*Passage to read*:
The education of young children is being compromised because so few nursery staff are educated beyond secondary school level, a report suggests.

Only 7 per cent of nursery heads, nursery nurses and assistants have post-secondary school qualifications, the report found.

The poorly qualified early-years workforce is in sharp contrast to much of Europe, and elsewhere, where the majority of staff are qualified to degree level, or have three years of intensive training in child development before they start work.

New Zealand is retraining its entire childcare workforce so that they are all of degree standard by 2012.

The skills crisis has come to light only months before the introduction of a new curriculum for all under 5s in September, part of a government plan to raise standards in nurseries.

Education experts fear the curriculum will become a box-ticking exercise if staff do not have the skills or confidence to interpret the new rules. The report, which will be published this week by the Institute for Public Policy Research (IPPR), also identified a gulf between private and voluntary nurseries, which make up about 70 per cent of the sector, and govern-ment-funded nurseries attached to schools.

*Data section*:

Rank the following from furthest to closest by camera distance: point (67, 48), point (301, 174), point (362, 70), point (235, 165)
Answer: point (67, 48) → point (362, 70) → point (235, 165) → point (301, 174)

*What is asked*: Repeat the passage on nursery staff qualifications word for word, from "The education of" to "they start work.". The material above has no connection to the passage on nursery staff qualifications.

*Solution to this problem*:
The education of young children is being compromised because so few nursery staff are educated beyond secondary school level, a report suggests.

Only 7 per cent of nursery heads, nursery nurses and assistants have post-secondary school qualifications, the report found.

The poorly qualified early-years workforce is in sharp contrast to much of Europe, and elsewhere, where the majority of staff are qualified to degree level, or have three years of intensive training in child development before they start work.